VENDREDI 28 avril 2017 – 20H30 – BAR DE L’AMICALE LAÏQUE DE LA MONTAGNE

L’arpentage, ou comment s’approprier rapidement un ouvrage d’apparence complexe ! L’arpentage est un outil d’éducation populaire qui invite une assemblée à une lecture collective d’un ouvrage de sciences humaines. Son but est de parvenir, en un temps limité (2-3 heures), à « débroussailler » cet ouvrage en mettant en commun les connaissances, les idées et les intuitions des participants. Dans un arpentage, on commence par « déchirer » le livre en plusieurs parties ; on se répartit ces différentes parties, on les lit et on en cause ensemble, à la bonne franquette, autour d’un verre ! Attention : il n’est pas nécessaire de connaître l’ouvrage avant de l’arpenter, il est même préférable de ne pas l’avoir lu !

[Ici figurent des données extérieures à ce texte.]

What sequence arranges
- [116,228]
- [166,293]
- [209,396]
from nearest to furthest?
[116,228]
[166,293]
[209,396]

Pour cet arpentage, c’est à « La comédie humaine du travail », ouvrage signé Danièle LINHART, que nous nous attaquerons. Danièle LINHART, sociologue du travail, analyse en quoi la logique du management moderne n’est pas si éloignée de celle du taylorisme. Dans les deux cas c’est la dimension professionnelle des salariés qui se trouve attaquée. Désormais le management moderne revendique l’idée que le salarié est avant tout un être humain dont il faut prendre en considération les besoins, les aspirations, comme les faiblesses. Ce livre montre que derrière cette idée louable s’organise en réalité une disqualification des métiers, de la professionnalité, de l’expérience qui tend à renforcer la domination et le contrôle exercés par les dirigeants. Gérer les salariés en fonction de leur seule condition humaine, c’est nier le fait qu’au travail, ils tiennent des rôles, exercent des fonctions dont ils sont les experts et qui mettent des limites à l’envahissement de leur vie personnelle.

Alors, tenté-es pour vivre une expérience d’arpentage ? Alors vous serez les bienvenus le vendredi 28 avril prochain, à 20H30, au bar de l’ALM pour vivre un atelier d’arpentage.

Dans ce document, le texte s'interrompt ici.